3. Analysieren Sie das Gegenteil: Betrachten Sie auch abgewanderte und verlorene Deals, damit Sie benennen können, "was nicht unser ICP ist".
4. Dokumentieren Sie: Schreiben Sie ein einseitiges ICP-Dokument, das über Marketing, Vertrieb, Produkt und CS geteilt wird.
5. Aktualisieren Sie regelmäßig: ICPs verengen oder erweitern sich, während das Produkt reift. Überprüfen Sie sie quartalsweise oder halbjährlich.
Was ein ICP verändert
Content-Strategie: Blog-Themen verschieben sich, um die Pain Points des ICP direkt zu adressieren.
Anzeigen-Targeting: Die firmografischen Filter von LinkedIn und Meta richten sich am ICP aus.
Lead-Scoring: Die ICP-Passung wird zu einem zentralen Bestandteil des Scores.

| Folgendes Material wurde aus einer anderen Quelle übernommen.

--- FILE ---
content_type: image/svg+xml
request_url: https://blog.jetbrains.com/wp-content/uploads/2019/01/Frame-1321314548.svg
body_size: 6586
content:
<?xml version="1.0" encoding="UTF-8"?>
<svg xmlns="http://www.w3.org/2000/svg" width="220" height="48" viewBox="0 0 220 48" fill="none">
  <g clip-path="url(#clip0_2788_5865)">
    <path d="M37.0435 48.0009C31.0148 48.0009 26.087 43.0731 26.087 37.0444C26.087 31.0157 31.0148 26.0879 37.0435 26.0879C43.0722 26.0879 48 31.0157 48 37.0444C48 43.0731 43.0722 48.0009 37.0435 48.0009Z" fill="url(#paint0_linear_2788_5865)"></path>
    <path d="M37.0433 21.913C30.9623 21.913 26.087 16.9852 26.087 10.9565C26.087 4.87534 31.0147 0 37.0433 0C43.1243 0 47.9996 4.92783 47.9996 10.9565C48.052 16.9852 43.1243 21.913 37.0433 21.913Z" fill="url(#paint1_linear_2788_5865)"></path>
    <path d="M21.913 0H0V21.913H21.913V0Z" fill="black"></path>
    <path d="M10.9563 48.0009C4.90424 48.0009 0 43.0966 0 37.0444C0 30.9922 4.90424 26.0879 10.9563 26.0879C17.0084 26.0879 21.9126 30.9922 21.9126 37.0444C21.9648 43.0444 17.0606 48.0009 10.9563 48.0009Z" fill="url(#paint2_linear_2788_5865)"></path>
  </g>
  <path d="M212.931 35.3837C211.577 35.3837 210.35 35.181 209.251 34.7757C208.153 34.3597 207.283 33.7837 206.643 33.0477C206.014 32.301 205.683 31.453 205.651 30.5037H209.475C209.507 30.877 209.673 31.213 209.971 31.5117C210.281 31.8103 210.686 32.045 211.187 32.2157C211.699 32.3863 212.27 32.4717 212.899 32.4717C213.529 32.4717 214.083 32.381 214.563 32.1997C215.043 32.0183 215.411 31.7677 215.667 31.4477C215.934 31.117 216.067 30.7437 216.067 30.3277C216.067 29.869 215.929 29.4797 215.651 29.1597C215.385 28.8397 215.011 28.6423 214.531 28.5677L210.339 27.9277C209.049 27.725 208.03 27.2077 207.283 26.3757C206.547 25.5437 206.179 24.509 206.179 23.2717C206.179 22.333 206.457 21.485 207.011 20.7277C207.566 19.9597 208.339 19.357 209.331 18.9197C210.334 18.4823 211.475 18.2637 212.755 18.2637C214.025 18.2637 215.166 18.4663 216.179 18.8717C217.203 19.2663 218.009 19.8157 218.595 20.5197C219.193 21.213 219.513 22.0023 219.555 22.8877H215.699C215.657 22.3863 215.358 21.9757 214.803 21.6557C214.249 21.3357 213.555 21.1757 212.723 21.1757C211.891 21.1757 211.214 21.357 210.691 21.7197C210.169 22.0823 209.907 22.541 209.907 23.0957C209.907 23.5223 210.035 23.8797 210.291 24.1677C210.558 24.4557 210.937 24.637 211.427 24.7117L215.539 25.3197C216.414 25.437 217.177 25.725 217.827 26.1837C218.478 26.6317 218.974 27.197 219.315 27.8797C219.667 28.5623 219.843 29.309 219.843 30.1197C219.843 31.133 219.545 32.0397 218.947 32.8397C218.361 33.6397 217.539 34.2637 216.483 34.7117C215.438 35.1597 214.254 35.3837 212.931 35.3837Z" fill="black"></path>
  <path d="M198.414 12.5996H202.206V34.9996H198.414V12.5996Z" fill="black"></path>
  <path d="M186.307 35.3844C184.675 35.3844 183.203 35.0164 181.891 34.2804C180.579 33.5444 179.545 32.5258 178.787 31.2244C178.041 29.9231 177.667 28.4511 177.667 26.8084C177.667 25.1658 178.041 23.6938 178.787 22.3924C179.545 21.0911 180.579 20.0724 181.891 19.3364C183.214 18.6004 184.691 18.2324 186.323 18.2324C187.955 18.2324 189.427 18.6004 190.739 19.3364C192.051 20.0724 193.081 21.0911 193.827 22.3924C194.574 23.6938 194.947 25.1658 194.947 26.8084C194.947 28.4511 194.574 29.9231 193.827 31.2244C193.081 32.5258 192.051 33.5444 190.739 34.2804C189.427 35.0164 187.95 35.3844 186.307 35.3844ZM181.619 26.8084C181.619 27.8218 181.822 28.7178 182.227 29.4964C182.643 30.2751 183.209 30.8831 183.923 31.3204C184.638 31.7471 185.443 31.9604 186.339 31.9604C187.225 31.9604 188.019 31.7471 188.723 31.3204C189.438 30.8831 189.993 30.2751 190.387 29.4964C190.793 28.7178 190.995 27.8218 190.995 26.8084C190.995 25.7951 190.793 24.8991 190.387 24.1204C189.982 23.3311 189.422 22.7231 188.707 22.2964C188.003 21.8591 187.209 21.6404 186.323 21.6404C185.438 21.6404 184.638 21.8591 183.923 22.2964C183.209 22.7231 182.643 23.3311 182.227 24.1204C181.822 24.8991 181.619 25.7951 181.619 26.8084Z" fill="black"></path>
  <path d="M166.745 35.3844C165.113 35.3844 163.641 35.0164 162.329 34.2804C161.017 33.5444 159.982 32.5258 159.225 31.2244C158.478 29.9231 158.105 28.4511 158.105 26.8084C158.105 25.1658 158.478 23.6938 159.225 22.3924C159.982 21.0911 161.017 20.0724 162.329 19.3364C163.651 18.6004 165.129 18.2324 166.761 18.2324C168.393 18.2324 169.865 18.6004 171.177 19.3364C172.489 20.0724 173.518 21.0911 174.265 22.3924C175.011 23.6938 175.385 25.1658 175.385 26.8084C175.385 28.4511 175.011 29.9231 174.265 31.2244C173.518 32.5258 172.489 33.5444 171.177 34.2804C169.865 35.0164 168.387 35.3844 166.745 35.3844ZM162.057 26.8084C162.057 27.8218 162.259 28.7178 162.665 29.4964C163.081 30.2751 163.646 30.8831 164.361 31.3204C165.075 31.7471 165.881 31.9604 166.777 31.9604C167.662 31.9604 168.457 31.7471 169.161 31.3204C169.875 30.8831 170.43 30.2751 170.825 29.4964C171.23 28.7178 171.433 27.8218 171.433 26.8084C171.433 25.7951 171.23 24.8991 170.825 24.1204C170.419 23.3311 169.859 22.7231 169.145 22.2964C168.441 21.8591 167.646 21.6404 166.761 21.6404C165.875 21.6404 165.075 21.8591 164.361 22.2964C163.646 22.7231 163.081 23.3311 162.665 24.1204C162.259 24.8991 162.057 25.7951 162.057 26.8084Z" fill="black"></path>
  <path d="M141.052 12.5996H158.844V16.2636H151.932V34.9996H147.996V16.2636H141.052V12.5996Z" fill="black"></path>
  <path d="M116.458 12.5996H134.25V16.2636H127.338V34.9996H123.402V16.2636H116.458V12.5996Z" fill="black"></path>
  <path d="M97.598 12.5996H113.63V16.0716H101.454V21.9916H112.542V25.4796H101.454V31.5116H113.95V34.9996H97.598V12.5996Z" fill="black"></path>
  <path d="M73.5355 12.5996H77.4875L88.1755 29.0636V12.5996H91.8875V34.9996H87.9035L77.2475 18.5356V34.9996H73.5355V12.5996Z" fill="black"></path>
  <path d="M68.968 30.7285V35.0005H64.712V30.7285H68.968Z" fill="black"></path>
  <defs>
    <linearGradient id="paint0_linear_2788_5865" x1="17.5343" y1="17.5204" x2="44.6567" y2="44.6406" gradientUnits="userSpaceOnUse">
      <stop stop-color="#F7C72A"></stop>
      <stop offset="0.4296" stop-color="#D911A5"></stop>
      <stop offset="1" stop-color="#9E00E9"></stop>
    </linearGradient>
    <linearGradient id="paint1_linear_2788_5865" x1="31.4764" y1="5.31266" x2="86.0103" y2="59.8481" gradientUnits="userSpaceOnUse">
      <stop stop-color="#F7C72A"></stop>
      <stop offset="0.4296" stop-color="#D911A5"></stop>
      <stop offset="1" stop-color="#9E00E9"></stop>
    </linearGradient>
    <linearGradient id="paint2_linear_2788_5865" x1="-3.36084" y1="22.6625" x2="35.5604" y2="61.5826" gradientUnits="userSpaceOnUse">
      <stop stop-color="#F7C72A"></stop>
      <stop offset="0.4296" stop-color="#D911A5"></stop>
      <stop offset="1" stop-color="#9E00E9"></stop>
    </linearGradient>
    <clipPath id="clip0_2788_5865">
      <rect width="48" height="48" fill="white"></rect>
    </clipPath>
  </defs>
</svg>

Vertriebsqualifizierung: Vertriebsmitarbeitende disqualifizieren Leads außerhalb des ICP schnell.
Produkt-Roadmap: Funktionen, die ICP-Kunden nachfragen, werden priorisiert.
Preisgestaltung: Tarife und Preise richten sich am Budget und der Kaufkompetenz der Hauptzielgruppe aus.